Bookmark and Share

Notice: On March 31, it was announced that Statalist is moving from an email list to a forum. The old list will shut down at the end of May, and its replacement, statalist.org is already up and running.


[Date Prev][Date Next][Thread Prev][Thread Next][Date Index][Thread Index]

Re: st: JK replicate weights w/o pweight


From   Stas Kolenikov <skolenik@gmail.com>
To   statalist@hsphsun2.harvard.edu
Subject   Re: st: JK replicate weights w/o pweight
Date   Sun, 30 Oct 2011 23:02:38 -0500

It is approximately kosher.

The jackknife weights are generally computed as follows:
(i) original weight, most of the time;
(ii) zero, in one and only one replicate;
(iii) somewhat larger than the original weight, in a few other replicates.

The row average of the weights is correct, given the arithmetics of
how the weights are calculated. You can also produce the original
weights as the row median, too:

egen jkwgt1 = rowmedian( fwt* )
egen jkwgt2 = rowmean( fwt* )
assert reldif( jkwgt1, jkwgt2) < 10*c(epsfloat)
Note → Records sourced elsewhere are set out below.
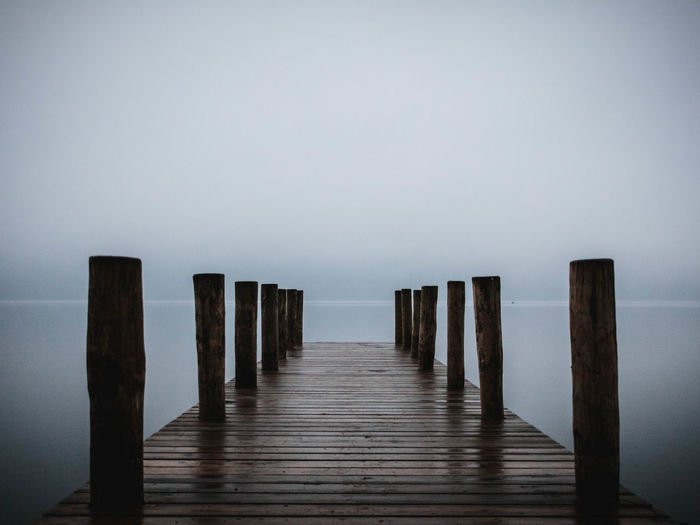 Wooden pier on sea against sky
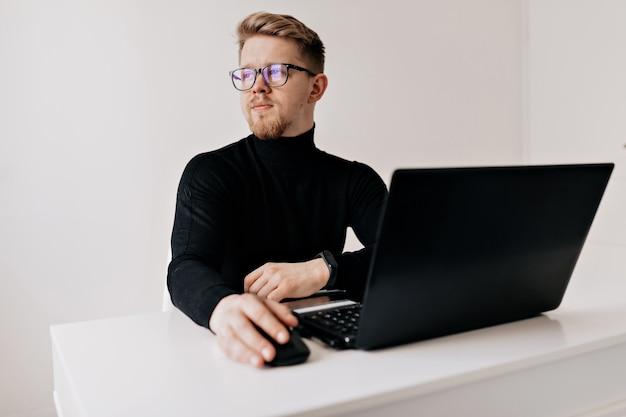 Retrato interior de homem loiro bonito, trabalhando no laptop no escritório moderno branco.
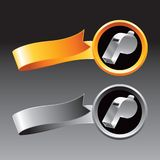 Silver whistle on orange and gray ribbons Stock Images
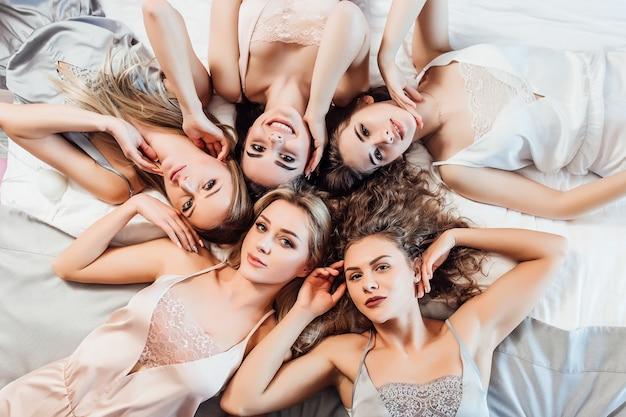 Ritratto di ragazze sexy, carine, affascinanti, divertenti, sciocche e allegre in abiti da notte sdraiate sul letto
If you have Fay-corrected jackknife weights, you won't see zeroes, and
taking the mean may or may not be right, but the median computation
will certainly be.

I am somewhat concerned that whoever created the data set referred to
the weights as fweights, though. SAS/STAT does not care (PROC SURVEY*
does though), and always treats weights as frequency weights,
providing a source of a constant entertainment with chi-square tests
of the order 1e+8. Stata users are trained early to know that
frequency weights and probability weights are totally different
animals (http://stata.com/help.cgi?weights).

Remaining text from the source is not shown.